Spiega l’assessore ai servizi sociali Paolo Cannas: «Vedremo cosa comporta il decreto del Governo in materia di sicurezza: se il Governo non ci darà gli strumenti per arginare il problema, ma metterà i bastoni tra le ruote ai sindaci che assumono determinate posizioni perchè intendono controllare il loro territorio, si rischia davvero la legge della giungla». «Gli extracomunitari», sottolinea l’assessore, «dobbiamo considerarli come una risorsa e non come un problema; dobbiamo cercare l’integrazione, per quanto sia complicata.

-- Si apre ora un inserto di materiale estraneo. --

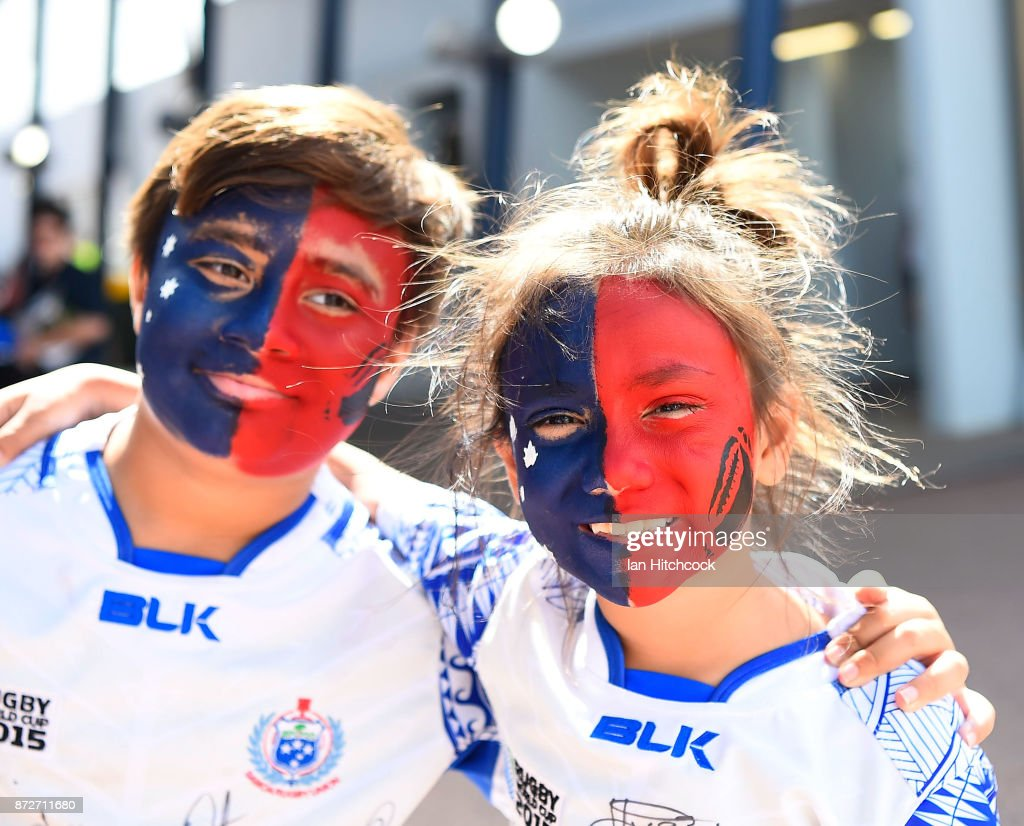 Samoan fans show their support before the start of the 2017 Rugby League World Cup match between Samoa and Scotland at Barlow Park on November 11, 2017 in Cairns, Australia.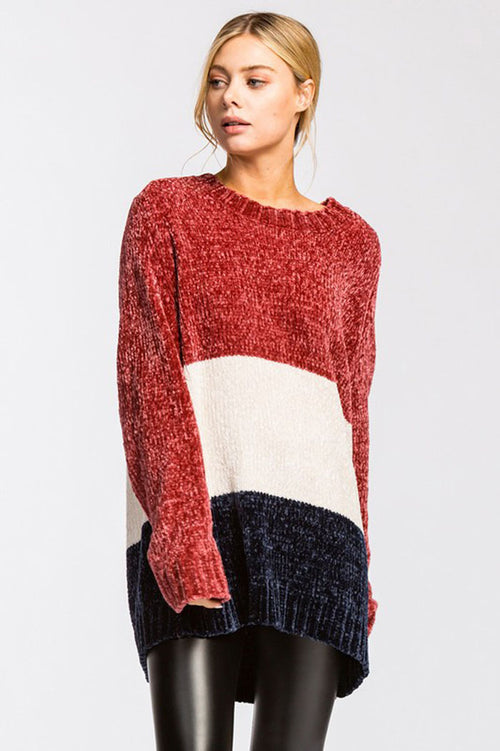 Hina Color Block Velvet Texture Soft Sweater : Burgundy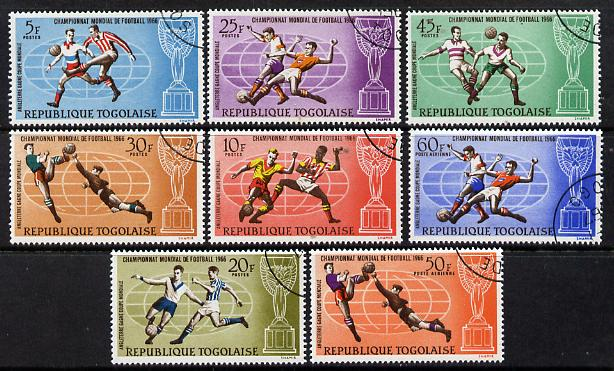 Togo 1966 Football World Cup perf set of 8 cto used, SG 484-91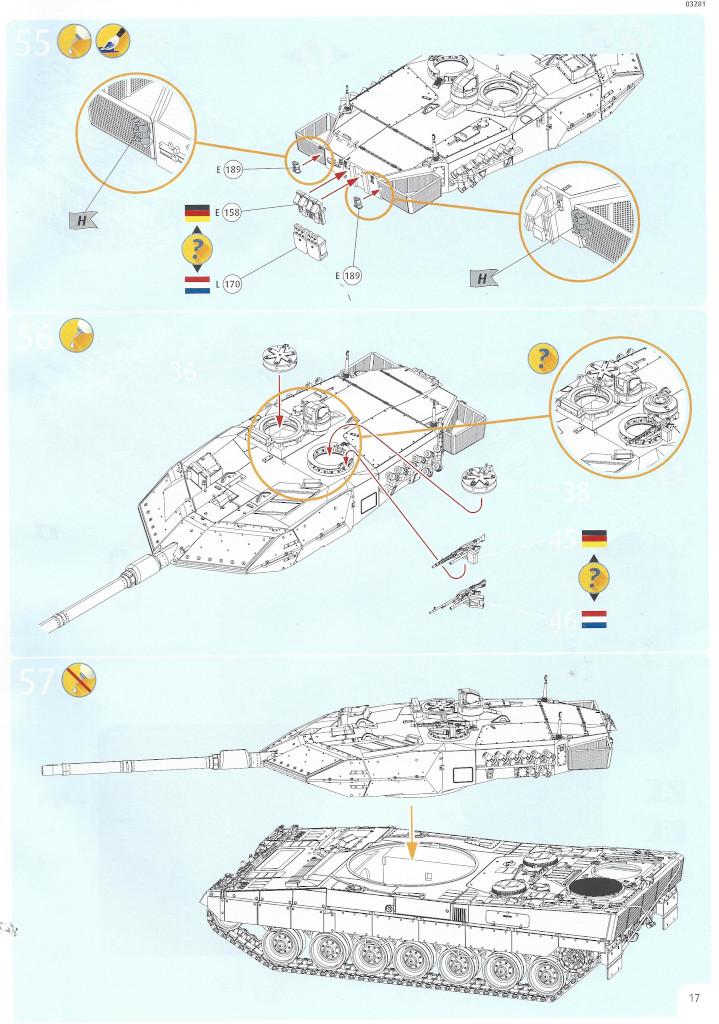 Anleitung17-1 Leopard 2 A6/A6NL 1:35 Revell (#03281)
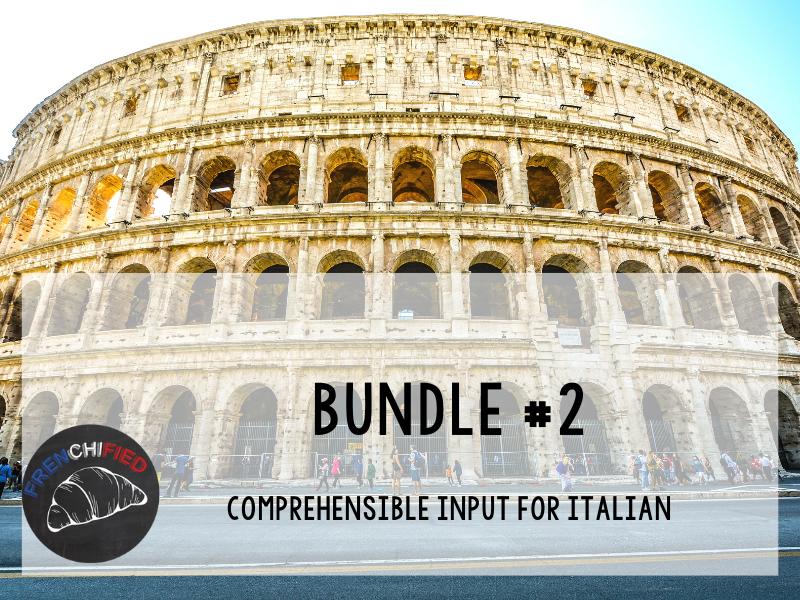 Comprehensible Input Videos for Italian - Bundle #2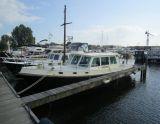 Barkas 10.00 OK/Verkocht, Bateau à moteur Barkas 10.00 OK/Verkocht à vendre par Yacht-Gallery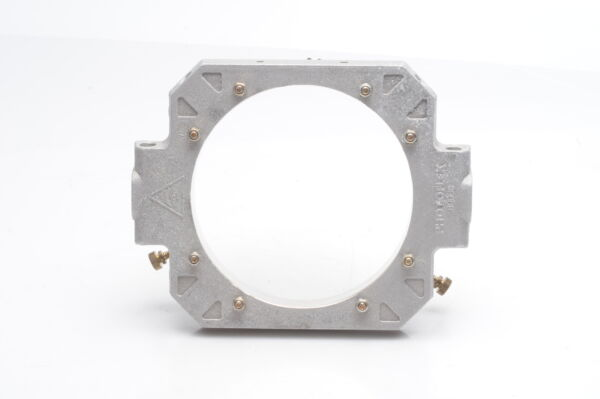 Photoflex Speed Ring for Dynalite #407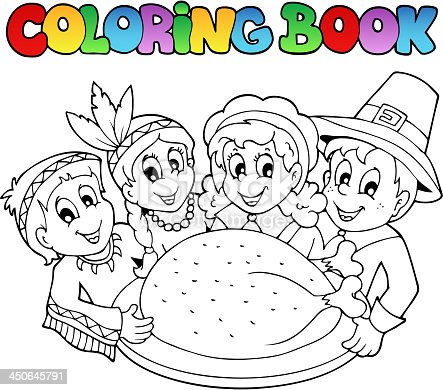 istock Blanco y negro de historieta el servicio de cena 519155436 ...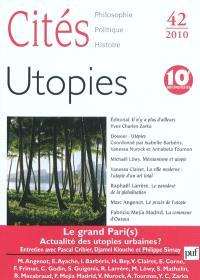 Cités. n° 42, Utopies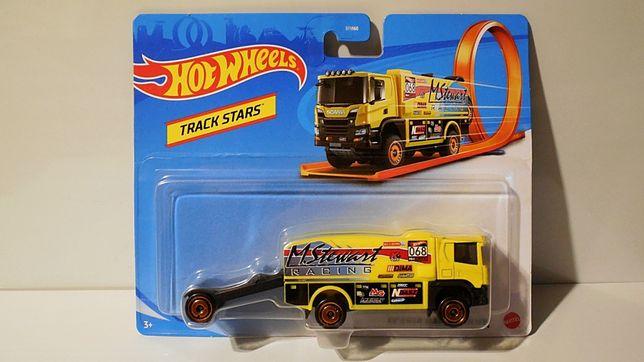 Hot Wheels. Хот вилс. Scania Rally Truck.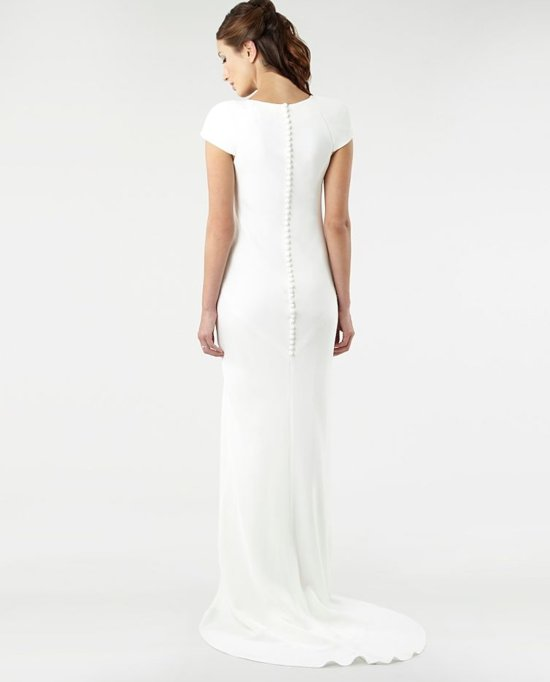 pippa middleton inspired wedding dress simple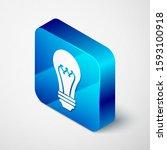 isometric light bulb icon...   Shutterstock . vector #1593100918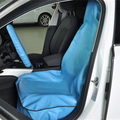 Auto Interior Accessories Blue Artificial PVC Leather Car Seat Covers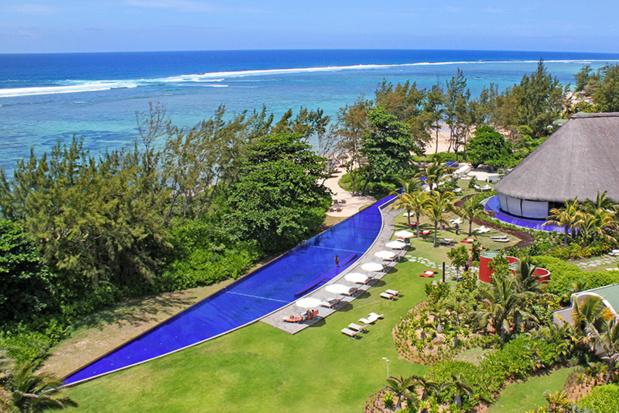Sofitel So Mauritius 5*Luxe : offre spéciale agent de voyages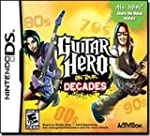 Guitar Hero: On Tour Decades (Nintend...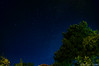 DSC04469 (Mirza Mašić) Tags: sky moon stars sarajevo bosnia herzegovina nighr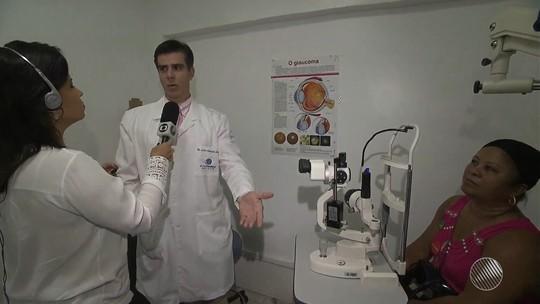 Dia de combate ao glaucoma tem serviços gratuitos e ações de saúde ocular em Salvador
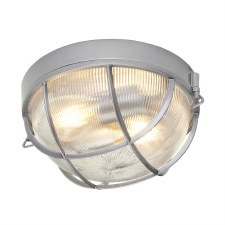 Hinkley Marina Outdoor Flush Mount Wall Light Hermatite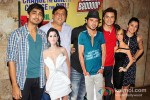 Siddharth, David Dhawan, Divyendu Sharma, Ali Zafar And Taapsee Pannu At 'Chashme Baddoor' Movie Premiere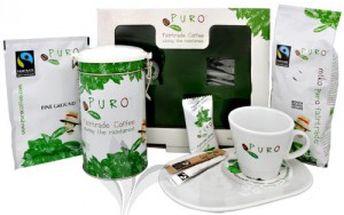 Miko Káva Puro dárková krabice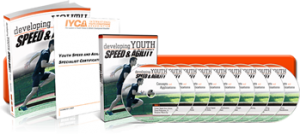 Youth speed and agility training certification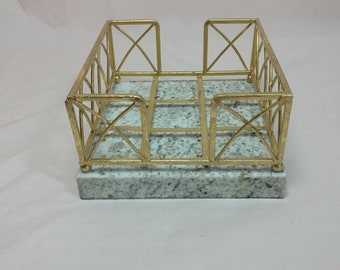 Six Vintage Glass Green Stones with Metal holdings Napkin Holders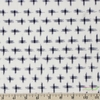 Imported Woven Yarn-Dyes, Dakota, Ikat Star Cream Navy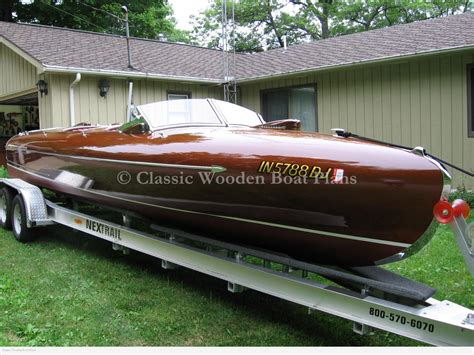 Italian Wooden Boat Plans by Classic Wooden Boat Plans 187 Gravette Streamliner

Ma gli stranieri devono capire che sono in un Paese che li ospita e che ne devono rispettare le leggi. Un musulmano deve adeguarsi ai nostri modelli di vita; non è possibile, per tutelare la loro integrazione, togliere i crocifissi dalle scuole. Questa non è la via giusta per l’integrazione», conclude Cannas, «e gli immigrati lo sanno bene. Quelli che hanno buona volontà cercano di adeguarsi al modello di vita occidentale». L’assessore ricorda infine l’apertura dell’amministrazione sambonifacese alle popolazioni dei Paesi del Terzo mondo, citando quale esempio i più recenti stanziamenti comunali per opere sanitarie in Costa d’Avorio (100 mila euro), per i pozzi in Niger (13.900 euro) e i prossimi stanziamenti per l’America Latina.